Tropical convective clouds appear to play an important role in the tropical climate. Recent observations indicate that they are distributed in a tri-modal manner with the cloud tops of the shallow convective mode reaching 2 km, those of the congestus mode reaching 6 km, and the deep convective mode extending to the tropopause. Shallow convection has been observed to serve as a source of moisture in the boundary layer and plays a role in maintaining the trades and its circulation, while the cumulus congestive mode appears to influence surface radiation and precipitation, and is important in moistening the middle troposphere. However, much is still not understood about how these three modes of convection interact, the roles that they serve in the global water and energy balance, and how these modes may change when perturbed by external forcing. Aerosols represent one such external forcing that may have a significant influence on the microphysical, dynamical and precipitation characteristics of tropical convection. The goal of the research to be presented here is to further investigate the impacts of aerosol indirect forcing on the properties and organization of tropical convection.

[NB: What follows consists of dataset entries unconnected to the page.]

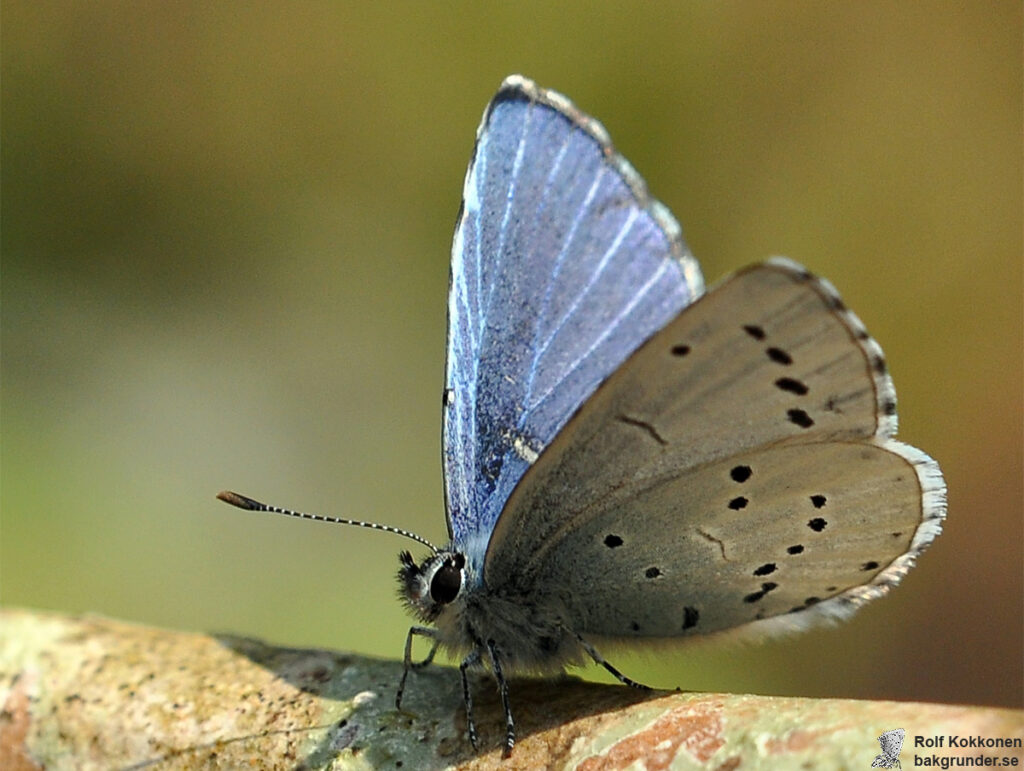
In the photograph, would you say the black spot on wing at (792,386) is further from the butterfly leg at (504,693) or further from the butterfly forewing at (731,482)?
the butterfly leg at (504,693)

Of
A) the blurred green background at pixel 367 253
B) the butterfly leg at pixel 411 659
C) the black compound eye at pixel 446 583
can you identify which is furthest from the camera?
the blurred green background at pixel 367 253

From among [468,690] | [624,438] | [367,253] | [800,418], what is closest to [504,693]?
[468,690]

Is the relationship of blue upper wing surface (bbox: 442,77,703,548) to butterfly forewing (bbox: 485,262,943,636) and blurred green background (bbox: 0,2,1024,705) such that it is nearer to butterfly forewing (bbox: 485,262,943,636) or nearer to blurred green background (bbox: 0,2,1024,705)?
butterfly forewing (bbox: 485,262,943,636)

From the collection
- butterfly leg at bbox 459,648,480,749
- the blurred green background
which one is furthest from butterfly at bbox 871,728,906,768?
the blurred green background

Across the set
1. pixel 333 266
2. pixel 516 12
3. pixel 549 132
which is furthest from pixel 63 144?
pixel 549 132

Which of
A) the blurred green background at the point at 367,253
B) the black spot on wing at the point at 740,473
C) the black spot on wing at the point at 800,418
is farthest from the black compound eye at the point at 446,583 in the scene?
the blurred green background at the point at 367,253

One way to consider the important connection between convection and the energy budget of the Earth is through the concept of radiative convective equilibrium (RCE). The tropical atmosphere is never far from a state of RCE, and RCE cloud-resolving model (CRM) studies have been successfully used in a number of experiments focusing on the feedbacks between radiation, clouds water vapor and convection in the tropics. In order to achieve the goal of this research, numerous numerical simulations have been conducted using the Regional Atmospheric Modeling System (RAMS) within a RCE framework. RAMS is a sophisticated CRM model that allows for the prognosis of aerosol concentrations. Both two- and three-dimensional simulations have been performed using a grid that spans approximately 10,000 km in the zonal direction, and with horizontal grid spacings ranging from 1 to 2.4 km. When the model is run in three dimensions, a channel configuration is utilized due to memory constraints. The model is initialized using the 00 GMT 5 December 1992 TOGA COARE sounding and convection is initiated by randomized perturbations to the potential temperature. The lower boundary is a fixed ocean surface with a temperature of 300K, and the lateral boundaries are periodic. The model is first run until radiative convective equilibrium is reached. This takes approximately 50 days. Sensitivity tests are then conducted in which a layer of aerosol that can potentially serve as cloud condensation nuclei (CCN) and/or ice nuclei (IN) depending on environmental conditions, is introduced between 2 and 4 km AGL. The amount of aerosol available for activation is then progressively increased from one sensitivity experiment to the next. The impacts of the enhanced aerosol concentrations on numerous aspects of tropical convection will be presented including the tri-modal distribution of convection, the water budget of the tropics, the partitioning between the liquid water and ice species, and the impacts of aerosols on the updraft strength and development.